The study is a silver lining for a population used to more somber news on health disparities.

Black Americans have a greater risk of developing cardiovascular disease, diabetes and kidney disorders among other chronic conditions.

The delirium study shows that some biological differences can be an advantage to Black patients.

“If you look at various studies, there are certain medications to which African-Americans respond better and from which they have better outcomes compared to Caucasians,” Dr. Khan said. “If in the near future we are able to learn more about delirium at a basic or molecular level utilizing genetics and biomarkers, we may be able to come up with better preventive and treatment strategies based on personalization of therapy. Our findings provide the kind of information we need to conduct precision medicine.”

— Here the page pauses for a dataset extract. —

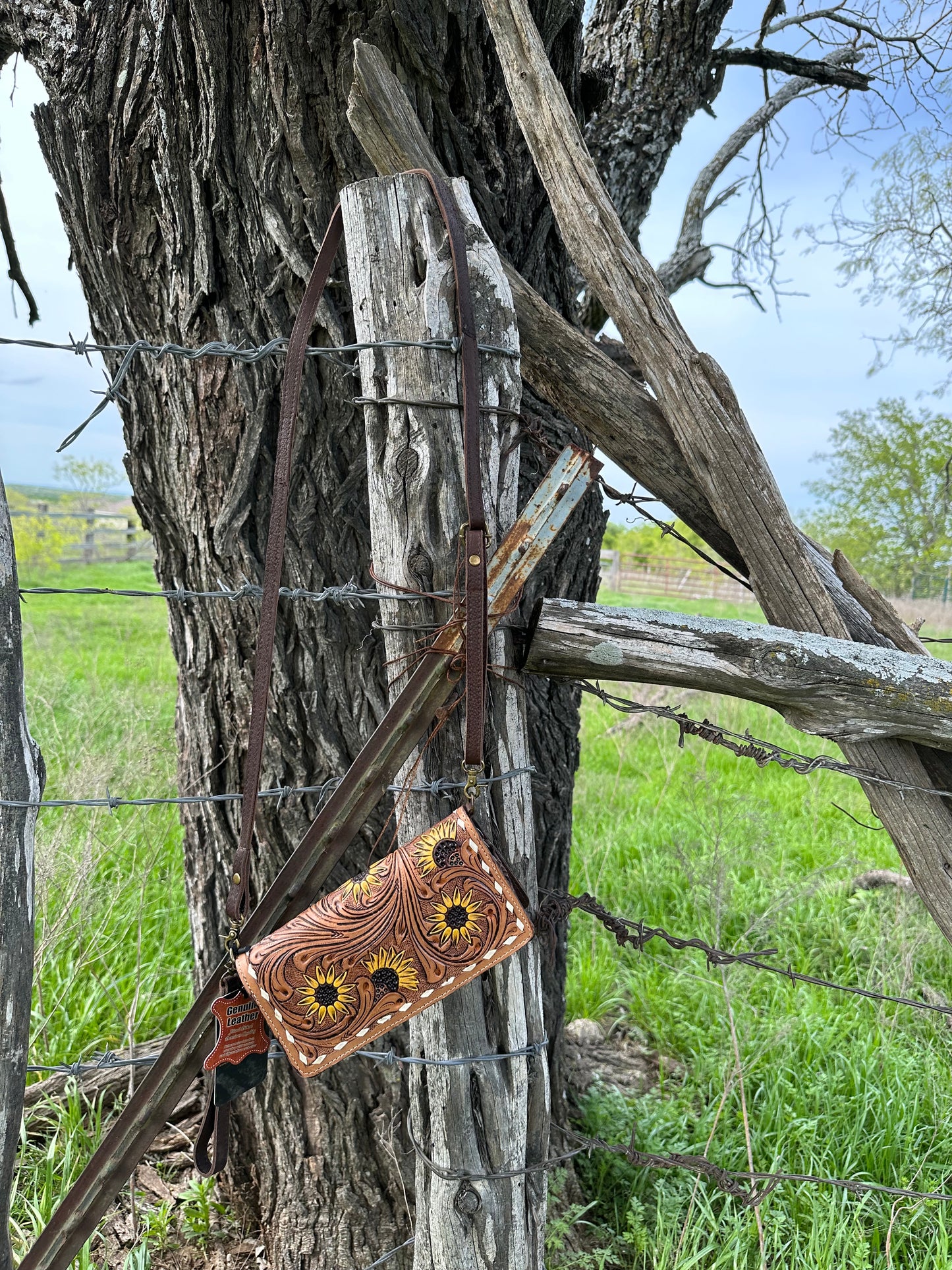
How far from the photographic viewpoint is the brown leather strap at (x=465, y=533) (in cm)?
116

Atlanta Black Star highlighted a recent Veterans Affairs study, which found that when Black and white patients get the same level of treatment, not only do racial disparities disappear, Black patients seem to do better.

A genetic study released earlier this month found that West African ancestry protects Black American males against obesity.

Waist circumference and waist-hip ratios tend to be lower in African-American men with a higher concentration of West African genes, meaning they have less of the dangerous belly fat that leads to heart disease and insulin resistance.